Well I've gone back to college after a looooooong hiatus and they stuck me in Calculus II despite telling them I haven't touched a math textbook since 2008. It's only been two classes and I'm already banging my head against the wall.

Anyway, can someone tell me what was used to get the second line, (11/4 - X^2 - X)?

Example: The area under the graph of \(\displaystyle \, f(x)\, =\, 3\, -\, \left(x\, +\, \dfrac{1}{2}\right)^2\, \) for \(\displaystyle \, x\, \in\, [-1,\, 1]\, \) is determined as follows:

. . .\(\displaystyle \displaystyle A\, =\, \int_{-1}^1\, 3\, -\, \left(x\, +\, \dfrac{1}{2}\right)^2\, dx\)

. . . . .\(\displaystyle \displaystyle =\, \int_{-1}^1\, \dfrac{11}{4}\, -\, x^2\, -\, x\, dx\)

. . . . .\(\displaystyle =\, \dfrac{11}{4}\, x\, -\, \dfrac{1}{3}\, x^3\, -\, \dfrac{1}{2}\, x^2\, \Bigg\rvert_{-1}^1\)

. . . . .\(\displaystyle =\, \left(\dfrac{11}{4}\, -\, \dfrac{1}{3}\, -\, \dfrac{1}{2}\right)\, -\, \left(-\dfrac{11}{4}\, +\, \dfrac{1}{3}\, -\, \dfrac{1}{2}\right)\)

. . . . .\(\displaystyle =\,\dfrac{11}{2}\, -\, \dfrac{2}{3}\, =\, \dfrac{33}{6}\, -\, \dfrac{4}{6}\, =\, \dfrac{29}{6}\)

. . . . .\(\displaystyle =\,4.8\overline{3}\)

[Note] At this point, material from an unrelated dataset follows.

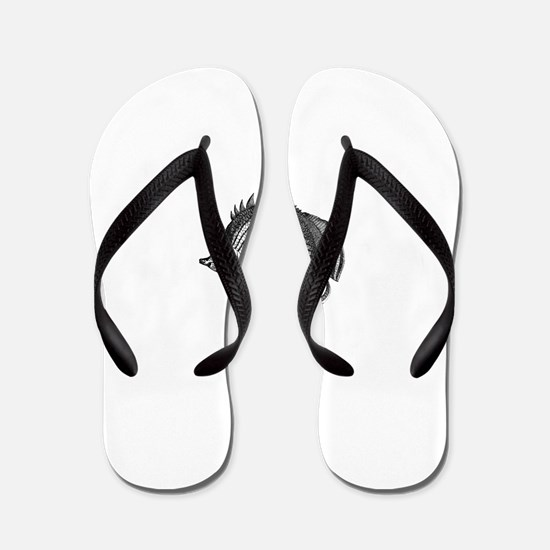 Black and white Exotic Fish Flip Flops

Was it simply Algebra (in which case I've must of forgotten way more thought) or is it some sort of anti-differentiation rule?

(a+b)² = a² + 2ab + b²

(x + 1/2)² = ??

 

[stapel]

Can someone tell me what was used to get the second line, (11/4 - X^2 - X)?

Example: The area under the graph of \(\displaystyle \, f(x)\, =\, 3\, -\, \left(x\, +\, \dfrac{1}{2}\right)^2\, \) for \(\displaystyle \, x\, \in\, [-1,\, 1]\, \) is determined as follows:

. . .\(\displaystyle \displaystyle A\, =\, \int_{-1}^1\, 3\, -\, \left(x\, +\, \dfrac{1}{2}\right)^2\, dx\)

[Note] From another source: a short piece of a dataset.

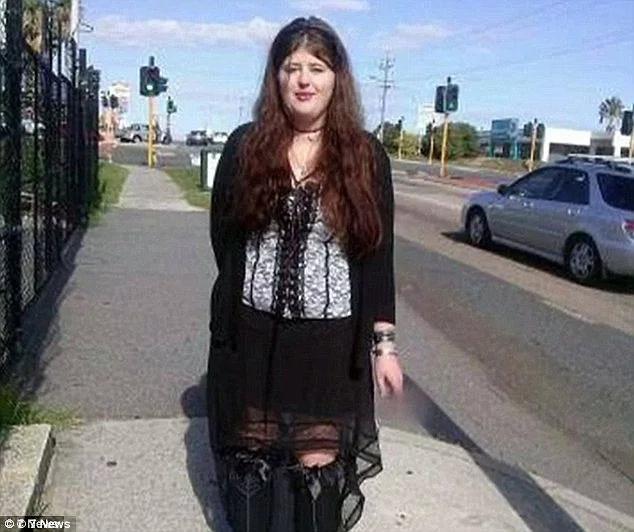 Adicta admite haber matado a su bebé en Australia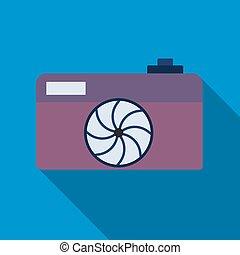 Professional photocamera symbol - Camera icon. Professional...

. . . . .\(\displaystyle \displaystyle =\, \int_{-1}^1\, \dfrac{11}{4}\, -\, x^2\, -\, x\, dx\)

They skipped some steps. You can figure this out by doing the algebra and arithmetic yourself (or, which is sometimes the case, you can do the algebra and figure out that you're missing something else, because the algebra doesn't get you all the way there):

. . . . .\(\displaystyle \left(x\, +\, \dfrac{1}{2}\right)^2\, =\, x^2\, +\, 2\left(\dfrac{1}{2}\right)(x)\, +\, \left(\dfrac{1}{2}\right)^2\, =\, x^2\, +\, x\, +\, \dfrac{1}{4}\)

. . . . .\(\displaystyle 3\, -\, \left(x\, +\, \dfrac{1}{2}\right)^2\, =\, 3\, -\, \left(x^2\, +\, x\, +\, \dfrac{1}{4}\right)\, =\, 3\, -\, x^2\, -\, x\, -\, \dfrac{1}{4}\, =\, 3\, -\, \dfrac{1}{4}\, -\, x^2\, -\, x\)

What do you get as your next step?

 

[ventaak]

I get it now. Thanks for the reply. I've got a lot of reviewing to do. This is going to be a long semester. =/